Para los analistas, el panorama más complejo es el que presenta la producción lechera. «Estamos sufriendo el problema de la caída de precios, ahora esto…» lamentó ayer el presidente de la Asociación Nacional de Productores de Leche, Carlos Torterolo.
«Son dos elementos centrales que se juntan en el bolsillo del productor», dijo a LA REPUBLICA, y reconoció que la producción ha caído «por lo menos un 20%» en referencia a octubre.
Ubicó entre los más afectados a los tamberos de Colonia, San José, Flores y Florida y aseguró que «si no llueve abundantemente en un mes el panorama será aún más crítico, porque nos vamos a encontrar en la necesidad de darle de comer al ganado alimento comprado».
La apreciación es compartida por el doctor Juan Scuarcia, especialista en Agro de LA REPUBLICA, para quien «la lechería es lo más efectado» en un esquema donde «se secó todo y los productores ya están echando mano a las reservas enfardadas para el invierno, porque es lo único que hay para darle a las vacas».
Dijo que el efecto se verá en la ya constatada disminución de remisiones de leche superiores a las que impone el cambio de estación, pérdidas a nivel de pastura y sensible merma en la procreación.

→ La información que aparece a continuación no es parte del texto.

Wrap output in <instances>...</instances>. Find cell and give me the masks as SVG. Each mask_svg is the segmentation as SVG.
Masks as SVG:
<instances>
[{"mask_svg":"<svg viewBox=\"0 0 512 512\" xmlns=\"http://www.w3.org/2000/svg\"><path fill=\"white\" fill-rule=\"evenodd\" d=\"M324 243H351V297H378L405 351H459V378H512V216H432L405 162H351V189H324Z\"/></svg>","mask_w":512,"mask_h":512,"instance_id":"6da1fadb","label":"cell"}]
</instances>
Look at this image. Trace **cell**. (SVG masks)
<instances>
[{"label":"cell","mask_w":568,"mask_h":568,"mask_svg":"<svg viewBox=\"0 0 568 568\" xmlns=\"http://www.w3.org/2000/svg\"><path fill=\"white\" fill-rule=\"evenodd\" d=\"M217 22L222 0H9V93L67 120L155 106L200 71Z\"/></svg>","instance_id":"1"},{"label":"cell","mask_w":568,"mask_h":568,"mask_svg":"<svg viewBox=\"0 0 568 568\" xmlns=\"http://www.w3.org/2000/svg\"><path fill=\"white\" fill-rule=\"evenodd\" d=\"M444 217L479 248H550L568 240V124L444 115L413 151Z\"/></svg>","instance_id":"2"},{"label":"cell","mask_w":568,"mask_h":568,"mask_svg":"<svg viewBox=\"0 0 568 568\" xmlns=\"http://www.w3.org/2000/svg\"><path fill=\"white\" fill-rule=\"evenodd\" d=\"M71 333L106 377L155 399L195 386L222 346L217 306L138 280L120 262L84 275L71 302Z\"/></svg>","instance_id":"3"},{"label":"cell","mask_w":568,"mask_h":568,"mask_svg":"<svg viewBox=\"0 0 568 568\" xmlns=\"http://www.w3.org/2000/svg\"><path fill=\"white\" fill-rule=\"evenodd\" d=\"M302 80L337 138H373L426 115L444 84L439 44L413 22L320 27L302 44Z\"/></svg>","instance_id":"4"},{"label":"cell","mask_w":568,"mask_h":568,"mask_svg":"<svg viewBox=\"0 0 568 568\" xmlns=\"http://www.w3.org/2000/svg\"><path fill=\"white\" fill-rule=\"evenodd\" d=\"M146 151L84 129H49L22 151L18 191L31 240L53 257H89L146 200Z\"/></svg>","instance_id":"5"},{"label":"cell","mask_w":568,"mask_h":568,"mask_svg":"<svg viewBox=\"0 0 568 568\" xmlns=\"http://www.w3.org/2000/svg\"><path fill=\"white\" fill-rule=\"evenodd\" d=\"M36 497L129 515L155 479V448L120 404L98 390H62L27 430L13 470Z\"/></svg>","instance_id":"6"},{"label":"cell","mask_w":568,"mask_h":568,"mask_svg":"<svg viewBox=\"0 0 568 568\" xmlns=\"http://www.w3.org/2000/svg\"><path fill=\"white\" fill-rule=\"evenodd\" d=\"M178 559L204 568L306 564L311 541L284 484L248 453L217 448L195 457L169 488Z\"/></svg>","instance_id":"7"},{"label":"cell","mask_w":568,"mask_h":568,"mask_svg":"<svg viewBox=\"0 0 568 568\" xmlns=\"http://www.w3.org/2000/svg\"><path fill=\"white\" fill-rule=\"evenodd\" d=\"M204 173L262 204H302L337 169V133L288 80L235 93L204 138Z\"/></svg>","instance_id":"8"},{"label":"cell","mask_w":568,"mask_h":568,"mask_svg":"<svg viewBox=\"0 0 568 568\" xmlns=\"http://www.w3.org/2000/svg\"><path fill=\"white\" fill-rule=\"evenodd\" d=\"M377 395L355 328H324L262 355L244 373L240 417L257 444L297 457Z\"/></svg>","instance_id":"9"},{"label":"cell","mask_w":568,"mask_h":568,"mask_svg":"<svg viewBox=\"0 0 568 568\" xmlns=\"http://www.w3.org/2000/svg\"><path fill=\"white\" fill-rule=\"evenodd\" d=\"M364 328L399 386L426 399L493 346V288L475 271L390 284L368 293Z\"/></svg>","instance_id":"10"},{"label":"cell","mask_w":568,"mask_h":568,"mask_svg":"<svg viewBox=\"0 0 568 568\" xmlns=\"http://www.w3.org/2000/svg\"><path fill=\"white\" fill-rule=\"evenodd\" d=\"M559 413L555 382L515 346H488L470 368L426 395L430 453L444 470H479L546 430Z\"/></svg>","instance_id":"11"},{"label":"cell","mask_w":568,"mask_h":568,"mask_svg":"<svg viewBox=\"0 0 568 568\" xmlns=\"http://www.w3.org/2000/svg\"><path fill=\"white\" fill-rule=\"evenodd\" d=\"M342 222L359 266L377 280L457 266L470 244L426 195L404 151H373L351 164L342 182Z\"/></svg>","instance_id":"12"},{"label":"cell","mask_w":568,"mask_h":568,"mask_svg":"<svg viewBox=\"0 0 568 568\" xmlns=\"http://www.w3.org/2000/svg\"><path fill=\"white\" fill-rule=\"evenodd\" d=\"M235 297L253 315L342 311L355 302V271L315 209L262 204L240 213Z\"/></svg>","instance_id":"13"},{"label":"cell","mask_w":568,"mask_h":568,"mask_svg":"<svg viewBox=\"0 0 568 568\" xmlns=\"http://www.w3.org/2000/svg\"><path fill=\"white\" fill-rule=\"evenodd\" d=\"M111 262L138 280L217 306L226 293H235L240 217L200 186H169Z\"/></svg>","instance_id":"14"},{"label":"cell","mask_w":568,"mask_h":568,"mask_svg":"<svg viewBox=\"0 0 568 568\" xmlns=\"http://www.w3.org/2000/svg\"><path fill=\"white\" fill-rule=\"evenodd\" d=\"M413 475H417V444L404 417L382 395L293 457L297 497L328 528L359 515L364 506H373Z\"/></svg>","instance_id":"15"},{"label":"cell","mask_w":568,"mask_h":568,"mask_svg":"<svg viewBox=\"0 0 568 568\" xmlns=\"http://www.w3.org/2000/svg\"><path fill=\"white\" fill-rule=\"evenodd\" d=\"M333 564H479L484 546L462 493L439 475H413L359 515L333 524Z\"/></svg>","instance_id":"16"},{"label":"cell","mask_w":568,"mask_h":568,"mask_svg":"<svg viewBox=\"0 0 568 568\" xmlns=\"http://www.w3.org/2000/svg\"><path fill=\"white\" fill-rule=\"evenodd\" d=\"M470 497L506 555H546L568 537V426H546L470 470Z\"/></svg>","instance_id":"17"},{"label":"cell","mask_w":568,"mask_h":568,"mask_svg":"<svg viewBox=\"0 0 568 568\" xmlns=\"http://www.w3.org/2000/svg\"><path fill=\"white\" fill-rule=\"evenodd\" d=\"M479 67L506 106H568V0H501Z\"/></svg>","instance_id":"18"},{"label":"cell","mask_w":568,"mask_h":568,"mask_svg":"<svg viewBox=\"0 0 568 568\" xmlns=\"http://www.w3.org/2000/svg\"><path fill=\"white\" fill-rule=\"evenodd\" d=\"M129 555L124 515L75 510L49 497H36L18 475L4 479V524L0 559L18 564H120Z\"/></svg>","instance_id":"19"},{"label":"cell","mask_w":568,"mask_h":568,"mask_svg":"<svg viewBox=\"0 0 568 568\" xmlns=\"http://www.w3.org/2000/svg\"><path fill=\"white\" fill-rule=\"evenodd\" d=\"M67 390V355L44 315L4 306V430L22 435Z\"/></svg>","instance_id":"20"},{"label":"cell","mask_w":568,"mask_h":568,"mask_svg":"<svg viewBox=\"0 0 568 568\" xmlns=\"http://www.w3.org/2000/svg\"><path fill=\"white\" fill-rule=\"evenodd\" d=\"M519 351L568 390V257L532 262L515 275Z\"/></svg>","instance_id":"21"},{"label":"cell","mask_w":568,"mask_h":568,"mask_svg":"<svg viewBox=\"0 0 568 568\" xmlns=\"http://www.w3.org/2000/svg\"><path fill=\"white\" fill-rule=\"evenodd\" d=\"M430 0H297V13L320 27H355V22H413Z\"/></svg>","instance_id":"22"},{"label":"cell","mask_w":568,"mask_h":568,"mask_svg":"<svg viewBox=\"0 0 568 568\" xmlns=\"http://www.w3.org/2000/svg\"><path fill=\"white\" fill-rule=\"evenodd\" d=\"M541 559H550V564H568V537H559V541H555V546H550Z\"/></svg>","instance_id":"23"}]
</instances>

En materia de producción de carne señaló que los problemas irán empeorando a medida que se dilate la falta de lluvias, y si bien hubo una buena parición de ganados, el problema se presenta ahora cuando las vacas están alimentando y entran en celo. Determinar el porcentaje de cabezas que van a quedar «sentidas» es ahora uno de los interrogantes, que se podrá despejar recién el otoño que viene.
Prevención y contingencia
Según el corresponsal Agustín Delarrosa, medidas de prevención y contingencia debieron tomarse en los departamentos de Cerro Largo y Treinta y Tres, donde los perjuicios recaen en el sector agropecuario y en el abastecimiento de las comunidades rurales. En Cerro Largo la situación ha sido definida como «de alerta» y el Comité Departamental de Emergencia está abocado a determinar las principales zonas de riesgo.
En particular las autoridades se muestran afligidas por las grandes áreas forestales y el riesgo de incendio que ello implica.
En Treinta y Tres el panorama es más crítico y ya hubo necesidad de abastecer de agua a escuelas de Primaria con camiones cisterna de OSE, mientras que la comuna lleva el servicio a otros puntos del departamento donde la problemática es considerada «crítica».
Se considera controlado el riesgo forestal, aunque el intendente departamental, Gerardo Amaral, adelantó que en breve plazo se dispondrá la prohibición total de realizar quemas en áreas forestadas y campos y pastizales, para evitar los incendios.
También, la falta de lluvia compromete seriamente a los cultivos arroceros y los productores reconocen una situación que se les presenta más difícil cada día, y que obliga a echar mano a los embalses de agua, que en algunos casos han visto reducida su capacidad hasta en un 60%.